(Rows of spatial question data)
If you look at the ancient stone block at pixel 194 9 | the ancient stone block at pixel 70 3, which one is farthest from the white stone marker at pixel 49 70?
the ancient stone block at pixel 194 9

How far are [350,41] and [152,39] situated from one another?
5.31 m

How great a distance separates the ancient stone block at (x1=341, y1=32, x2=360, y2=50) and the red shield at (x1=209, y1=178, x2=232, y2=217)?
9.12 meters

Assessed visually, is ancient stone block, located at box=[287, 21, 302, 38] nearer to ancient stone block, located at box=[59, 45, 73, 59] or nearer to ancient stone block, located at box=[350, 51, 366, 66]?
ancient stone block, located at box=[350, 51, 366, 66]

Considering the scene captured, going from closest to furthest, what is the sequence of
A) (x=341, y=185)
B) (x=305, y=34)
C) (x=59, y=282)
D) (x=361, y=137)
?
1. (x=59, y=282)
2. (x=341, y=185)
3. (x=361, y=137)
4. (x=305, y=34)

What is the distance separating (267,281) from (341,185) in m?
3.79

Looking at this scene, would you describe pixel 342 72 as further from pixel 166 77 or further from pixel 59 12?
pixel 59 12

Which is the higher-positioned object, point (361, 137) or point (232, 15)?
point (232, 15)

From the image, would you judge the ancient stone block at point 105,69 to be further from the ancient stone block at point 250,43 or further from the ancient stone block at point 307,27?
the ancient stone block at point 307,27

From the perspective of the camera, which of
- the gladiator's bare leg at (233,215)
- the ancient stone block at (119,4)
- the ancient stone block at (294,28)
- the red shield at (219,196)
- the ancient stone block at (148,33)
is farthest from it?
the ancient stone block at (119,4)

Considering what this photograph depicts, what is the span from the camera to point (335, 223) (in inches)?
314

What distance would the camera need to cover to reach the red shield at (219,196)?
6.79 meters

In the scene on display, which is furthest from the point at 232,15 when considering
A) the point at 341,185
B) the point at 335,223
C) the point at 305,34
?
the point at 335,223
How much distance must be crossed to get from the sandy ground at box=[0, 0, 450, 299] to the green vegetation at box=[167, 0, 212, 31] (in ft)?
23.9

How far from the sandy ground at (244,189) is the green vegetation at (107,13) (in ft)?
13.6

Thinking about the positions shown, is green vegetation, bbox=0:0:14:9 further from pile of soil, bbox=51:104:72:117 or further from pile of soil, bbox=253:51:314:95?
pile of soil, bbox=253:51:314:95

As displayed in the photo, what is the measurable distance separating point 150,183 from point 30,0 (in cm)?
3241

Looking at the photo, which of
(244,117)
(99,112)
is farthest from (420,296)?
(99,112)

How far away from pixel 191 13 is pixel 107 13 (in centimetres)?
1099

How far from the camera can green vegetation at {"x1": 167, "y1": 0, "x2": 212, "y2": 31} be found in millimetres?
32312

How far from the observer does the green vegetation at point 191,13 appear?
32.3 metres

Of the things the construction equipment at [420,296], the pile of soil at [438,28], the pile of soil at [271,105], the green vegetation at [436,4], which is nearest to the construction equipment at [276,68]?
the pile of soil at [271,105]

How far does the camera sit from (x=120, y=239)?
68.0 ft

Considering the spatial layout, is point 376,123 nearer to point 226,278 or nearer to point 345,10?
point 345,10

(Set problem):
Return every line of the listing above verbatim, with no changes.

(Task answer):
If you look at the ancient stone block at pixel 194 9 | the ancient stone block at pixel 70 3, which one is farthest from the white stone marker at pixel 49 70?
the ancient stone block at pixel 194 9

How far are [350,41] and [152,39] situated from one another?
5.31 m

How great a distance separates the ancient stone block at (x1=341, y1=32, x2=360, y2=50) and the red shield at (x1=209, y1=178, x2=232, y2=217)?
9.12 meters

Assessed visually, is ancient stone block, located at box=[287, 21, 302, 38] nearer to ancient stone block, located at box=[59, 45, 73, 59] or nearer to ancient stone block, located at box=[350, 51, 366, 66]?
ancient stone block, located at box=[350, 51, 366, 66]

Considering the scene captured, going from closest to furthest, what is the sequence of
A) (x=341, y=185)
B) (x=305, y=34)
C) (x=59, y=282)
D) (x=361, y=137)
?
1. (x=59, y=282)
2. (x=341, y=185)
3. (x=361, y=137)
4. (x=305, y=34)

What is the distance separating (267,281) from (341,185) in m?
3.79

Looking at this scene, would you describe pixel 342 72 as further from pixel 166 77 or further from pixel 59 12?
pixel 59 12

Which is the higher-positioned object, point (361, 137) or point (232, 15)?
point (232, 15)

From the image, would you judge the ancient stone block at point 105,69 to be further from the ancient stone block at point 250,43 or further from the ancient stone block at point 307,27?
the ancient stone block at point 307,27

From the perspective of the camera, which of
- the gladiator's bare leg at (233,215)
- the ancient stone block at (119,4)
- the ancient stone block at (294,28)
- the red shield at (219,196)
- the ancient stone block at (148,33)
is farthest from it?
the ancient stone block at (119,4)

Considering what this photograph depicts, what is the span from the camera to point (335, 223) (in inches)?
314

What distance would the camera need to cover to reach the red shield at (219,196)?
6.79 meters

In the scene on display, which is furthest from the point at 232,15 when considering
A) the point at 341,185
B) the point at 335,223
C) the point at 305,34
?
the point at 335,223
How much distance must be crossed to get from the sandy ground at box=[0, 0, 450, 299] to the green vegetation at box=[167, 0, 212, 31] (in ft)?
23.9

How far from the sandy ground at (244,189) is the green vegetation at (107,13) (in ft)?
13.6

Thinking about the positions shown, is green vegetation, bbox=0:0:14:9 further from pile of soil, bbox=51:104:72:117 or further from pile of soil, bbox=253:51:314:95?
pile of soil, bbox=253:51:314:95

As displayed in the photo, what is the measurable distance separating point 150,183 from point 30,0 (in cm)?
3241

Looking at the photo, which of
(244,117)
(99,112)
is farthest from (420,296)?
(99,112)

How far away from pixel 191 13 is pixel 107 13 (in centimetres)?
1099

How far from the camera can green vegetation at {"x1": 167, "y1": 0, "x2": 212, "y2": 31} be found in millimetres?
32312

How far from the observer does the green vegetation at point 191,13 appear?
32.3 metres

Of the things the construction equipment at [420,296], the pile of soil at [438,28], the pile of soil at [271,105], the green vegetation at [436,4], which is nearest to the construction equipment at [276,68]?
the pile of soil at [271,105]

How far does the camera sit from (x=120, y=239)?
68.0 ft

Considering the spatial layout, is point 376,123 nearer to point 226,278 or nearer to point 345,10?
point 345,10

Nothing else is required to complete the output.